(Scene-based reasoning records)

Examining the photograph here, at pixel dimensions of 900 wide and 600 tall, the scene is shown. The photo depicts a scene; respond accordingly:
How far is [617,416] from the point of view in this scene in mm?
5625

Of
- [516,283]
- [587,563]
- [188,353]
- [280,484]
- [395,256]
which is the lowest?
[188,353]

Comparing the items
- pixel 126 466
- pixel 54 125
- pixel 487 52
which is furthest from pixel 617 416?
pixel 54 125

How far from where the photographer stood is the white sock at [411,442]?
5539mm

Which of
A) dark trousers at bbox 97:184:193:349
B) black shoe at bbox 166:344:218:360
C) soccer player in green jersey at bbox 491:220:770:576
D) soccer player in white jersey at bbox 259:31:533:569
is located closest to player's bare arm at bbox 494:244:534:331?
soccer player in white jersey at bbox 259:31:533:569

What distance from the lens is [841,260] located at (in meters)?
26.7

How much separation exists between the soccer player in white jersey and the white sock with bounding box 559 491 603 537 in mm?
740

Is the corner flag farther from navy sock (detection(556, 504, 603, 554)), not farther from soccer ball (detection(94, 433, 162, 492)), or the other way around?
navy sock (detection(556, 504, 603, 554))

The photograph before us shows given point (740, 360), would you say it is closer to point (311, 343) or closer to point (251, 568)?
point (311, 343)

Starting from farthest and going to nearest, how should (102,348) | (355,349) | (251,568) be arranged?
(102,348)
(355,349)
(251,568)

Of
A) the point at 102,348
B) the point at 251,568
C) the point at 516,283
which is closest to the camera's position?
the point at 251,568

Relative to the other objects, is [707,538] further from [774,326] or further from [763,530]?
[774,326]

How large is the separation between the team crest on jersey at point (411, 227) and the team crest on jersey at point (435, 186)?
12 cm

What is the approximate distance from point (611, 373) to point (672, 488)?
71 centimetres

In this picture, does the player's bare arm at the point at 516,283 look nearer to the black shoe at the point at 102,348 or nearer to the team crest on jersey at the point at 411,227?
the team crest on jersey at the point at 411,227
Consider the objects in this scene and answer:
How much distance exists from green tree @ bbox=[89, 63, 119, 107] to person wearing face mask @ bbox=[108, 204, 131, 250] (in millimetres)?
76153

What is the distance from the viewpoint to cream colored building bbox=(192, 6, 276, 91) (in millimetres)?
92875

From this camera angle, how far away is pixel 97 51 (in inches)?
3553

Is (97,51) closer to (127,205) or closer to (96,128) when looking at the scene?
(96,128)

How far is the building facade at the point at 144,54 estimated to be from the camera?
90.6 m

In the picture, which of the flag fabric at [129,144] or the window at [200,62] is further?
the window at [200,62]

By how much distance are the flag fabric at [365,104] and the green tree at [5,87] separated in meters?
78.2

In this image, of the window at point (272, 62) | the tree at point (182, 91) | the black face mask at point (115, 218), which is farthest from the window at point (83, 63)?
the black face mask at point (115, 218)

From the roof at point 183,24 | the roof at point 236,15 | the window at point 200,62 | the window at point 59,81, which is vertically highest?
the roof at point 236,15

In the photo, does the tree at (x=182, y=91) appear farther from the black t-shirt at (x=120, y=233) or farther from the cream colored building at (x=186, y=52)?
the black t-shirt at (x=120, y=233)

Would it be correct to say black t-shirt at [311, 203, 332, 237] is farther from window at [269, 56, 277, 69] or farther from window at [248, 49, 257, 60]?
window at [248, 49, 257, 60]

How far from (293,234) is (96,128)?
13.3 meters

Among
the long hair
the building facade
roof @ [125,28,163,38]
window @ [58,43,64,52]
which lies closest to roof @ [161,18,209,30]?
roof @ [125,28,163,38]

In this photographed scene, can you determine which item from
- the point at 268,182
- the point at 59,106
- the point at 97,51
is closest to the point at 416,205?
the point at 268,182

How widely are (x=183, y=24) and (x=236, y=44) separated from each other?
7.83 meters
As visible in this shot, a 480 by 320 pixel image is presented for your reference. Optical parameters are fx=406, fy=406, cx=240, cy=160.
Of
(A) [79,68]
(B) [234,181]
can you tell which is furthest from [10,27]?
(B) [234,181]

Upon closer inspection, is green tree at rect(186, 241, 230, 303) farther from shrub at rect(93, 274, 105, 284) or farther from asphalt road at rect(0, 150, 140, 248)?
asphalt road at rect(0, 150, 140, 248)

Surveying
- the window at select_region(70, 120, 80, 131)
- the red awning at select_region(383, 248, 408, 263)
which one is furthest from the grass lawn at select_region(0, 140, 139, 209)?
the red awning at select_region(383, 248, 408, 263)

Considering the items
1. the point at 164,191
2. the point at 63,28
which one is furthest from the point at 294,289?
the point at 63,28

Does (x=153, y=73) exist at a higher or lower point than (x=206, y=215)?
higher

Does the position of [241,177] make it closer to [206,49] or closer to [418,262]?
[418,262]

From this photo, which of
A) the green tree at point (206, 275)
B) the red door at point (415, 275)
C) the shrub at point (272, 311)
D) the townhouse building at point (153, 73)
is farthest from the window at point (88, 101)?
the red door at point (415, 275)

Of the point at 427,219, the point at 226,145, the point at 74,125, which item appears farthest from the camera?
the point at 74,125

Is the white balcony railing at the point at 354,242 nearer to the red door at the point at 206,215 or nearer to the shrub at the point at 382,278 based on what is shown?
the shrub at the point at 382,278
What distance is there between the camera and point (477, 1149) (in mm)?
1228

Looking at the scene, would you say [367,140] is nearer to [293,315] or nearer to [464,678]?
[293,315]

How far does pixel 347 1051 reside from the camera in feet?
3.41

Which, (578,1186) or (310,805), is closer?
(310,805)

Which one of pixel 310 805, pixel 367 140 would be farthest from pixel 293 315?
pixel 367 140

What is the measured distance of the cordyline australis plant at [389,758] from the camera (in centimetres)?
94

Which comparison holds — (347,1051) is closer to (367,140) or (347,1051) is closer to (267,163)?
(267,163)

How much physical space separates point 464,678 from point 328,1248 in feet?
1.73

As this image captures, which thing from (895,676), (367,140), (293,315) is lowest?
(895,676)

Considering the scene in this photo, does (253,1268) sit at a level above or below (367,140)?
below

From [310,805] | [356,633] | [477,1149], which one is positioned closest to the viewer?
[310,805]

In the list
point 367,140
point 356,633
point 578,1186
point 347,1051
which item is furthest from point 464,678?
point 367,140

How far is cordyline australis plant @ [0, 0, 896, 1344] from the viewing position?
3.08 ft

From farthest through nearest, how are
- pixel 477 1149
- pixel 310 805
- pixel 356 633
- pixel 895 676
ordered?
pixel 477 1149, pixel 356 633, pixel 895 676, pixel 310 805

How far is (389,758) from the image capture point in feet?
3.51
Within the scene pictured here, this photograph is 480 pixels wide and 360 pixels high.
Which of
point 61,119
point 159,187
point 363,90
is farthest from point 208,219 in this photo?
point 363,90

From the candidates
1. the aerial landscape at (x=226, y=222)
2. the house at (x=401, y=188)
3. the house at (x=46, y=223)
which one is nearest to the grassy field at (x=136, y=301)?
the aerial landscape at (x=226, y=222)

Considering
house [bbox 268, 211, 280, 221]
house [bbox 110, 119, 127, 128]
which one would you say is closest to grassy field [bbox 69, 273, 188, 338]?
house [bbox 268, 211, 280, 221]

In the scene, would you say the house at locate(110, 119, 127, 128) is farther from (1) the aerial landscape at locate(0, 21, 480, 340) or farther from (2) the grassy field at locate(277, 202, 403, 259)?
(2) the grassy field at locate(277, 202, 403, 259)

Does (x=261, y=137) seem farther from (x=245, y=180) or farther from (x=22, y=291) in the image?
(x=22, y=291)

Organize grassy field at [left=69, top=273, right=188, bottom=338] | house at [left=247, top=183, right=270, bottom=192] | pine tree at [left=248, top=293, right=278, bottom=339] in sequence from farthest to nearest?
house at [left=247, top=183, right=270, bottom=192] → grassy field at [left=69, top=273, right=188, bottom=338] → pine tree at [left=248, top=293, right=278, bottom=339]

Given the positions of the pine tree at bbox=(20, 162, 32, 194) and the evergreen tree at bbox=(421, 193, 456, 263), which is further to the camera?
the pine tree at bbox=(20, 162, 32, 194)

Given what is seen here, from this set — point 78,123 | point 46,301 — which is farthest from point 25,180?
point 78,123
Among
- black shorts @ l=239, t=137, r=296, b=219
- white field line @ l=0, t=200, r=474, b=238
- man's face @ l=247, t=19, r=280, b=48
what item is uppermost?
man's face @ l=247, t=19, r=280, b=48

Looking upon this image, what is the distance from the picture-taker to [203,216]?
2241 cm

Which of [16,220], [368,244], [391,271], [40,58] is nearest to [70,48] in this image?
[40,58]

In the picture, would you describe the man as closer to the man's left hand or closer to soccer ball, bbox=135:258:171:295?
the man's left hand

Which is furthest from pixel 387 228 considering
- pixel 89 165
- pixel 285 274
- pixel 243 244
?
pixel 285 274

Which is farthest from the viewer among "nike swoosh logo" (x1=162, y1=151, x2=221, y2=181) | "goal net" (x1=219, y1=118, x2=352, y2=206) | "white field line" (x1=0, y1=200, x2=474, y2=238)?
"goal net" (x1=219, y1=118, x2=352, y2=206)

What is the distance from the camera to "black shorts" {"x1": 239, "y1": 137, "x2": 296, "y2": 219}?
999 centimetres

**Aim**
Starting from the line containing "Looking upon this" and ending with the final line of the data, reproduce each line exactly as it appears, including no other lines.

**Problem solution**
Looking upon this image, what is the distance from the picture-taker to [203,216]?
2241 cm

Which of [16,220], [368,244], [391,271], [40,58] is nearest to [70,48] in this image?
[40,58]

In the picture, would you describe the man as closer to the man's left hand or closer to soccer ball, bbox=135:258:171:295?
the man's left hand

Which is furthest from pixel 387 228 considering
- pixel 89 165
- pixel 285 274
- pixel 243 244
?
pixel 285 274

Which is farthest from the viewer among "nike swoosh logo" (x1=162, y1=151, x2=221, y2=181) | "goal net" (x1=219, y1=118, x2=352, y2=206) | "white field line" (x1=0, y1=200, x2=474, y2=238)?
"goal net" (x1=219, y1=118, x2=352, y2=206)

What is the distance from the camera to "black shorts" {"x1": 239, "y1": 137, "x2": 296, "y2": 219}?
999 centimetres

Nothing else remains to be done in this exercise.